The epidermal cutaneous permeability barrier can be disrupted by treatment with topical solvents. Recent studies have shown that barrier recovery, measured by the recovery of transepidermal water loss towards normal, is inhibited by high extracellular Ca++ and K+, and accelerated by low extracellular concentrations of these ions. To examine the effects of Ca++ or K+ fluxes on barrier recovery, we tested the effects on transepidermal water loss recovery of agents that modify these fluxes. K+ channel agonists or blockers modified the inhibitory effects on barrier recovery induced by raised extracellular Ca++ and K+. In addition, Na+/K+ adenosine 5' triphosphatase inhibitors reversed the inhibitory effects of high extracellular Ca++ and K+. Our results suggest that barrier recovery requires both Ca++ and K+ fluxes and are consistent with the hypothesis that both verapamil or dihydropyridine-sensitive Ca++-permeable channels and Ca++-sensitive K+ channels participate in epidermal permeability barrier homeostasis.

Calcium and potassium are important regulators of barrier homeostasis in murine epidermis.

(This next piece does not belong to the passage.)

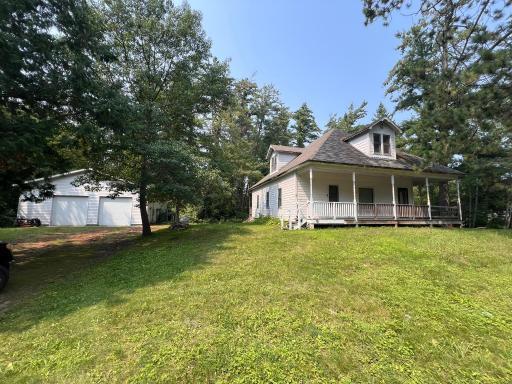 202 3rd Avenue S, Walker, MN 56466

Topical solvent treatment removes lipids from the stratum corneum leading to a marked increase in transepidermal water loss (TEWL). This disturbance stimulates a variety of metabolic changes in the epidermis leading to rapid repair of the barrier defect. Using an immersion system we explored the nature of the signal leading to barrier repair in intact mice. Initial experiments using hypotonic to hypertonic solutions showed that water transit per se was not the crucial signal. However, addition of calcium at concentrations as low as 0.01 mM inhibited barrier repair. Moreover, both verapamil and nifedipine, which block calcium transport into cells, prevented the calcium-induced inhibition of TEWL recovery. Additionally, trifluoroperazine or N-6-aminohexyl-5-chloro-1-naphthalenesulfonamide, which inhibit calmodulin, prevented the calcium-induced inhibition of TEWL recovery. Although these results suggest an important role for calcium in barrier homeostasis, calcium alone was only modestly effective in inhibiting TEWL recovery. Potassium alone (10 mM) and phosphate alone (5 mM) also produced a modest inhibition of barrier repair. Together, however, calcium and potassium produced a synergistic inhibition of barrier repair (control 50% recovery vs. calcium + potassium 0-11% recovery in 2.5 h). Furthermore, in addition to inhibiting TEWL recovery, calcium and potassium also prevented the characteristic increase in 3-hydroxy-3-glutaryl CoA reductase activity that occurs after barrier disruption. Finally, the return of lipids to the stratum corneum was also blocked by calcium and potassium. These results demonstrate that the repair of the epidermal permeability barrier after solvent disruption can be prevented by calcium, potassium, and phosphate. The repair process may be signalled by a decrease in the concentrations of these ions in the upper epidermis resulting from increased water flux leading to passive loss of these ions.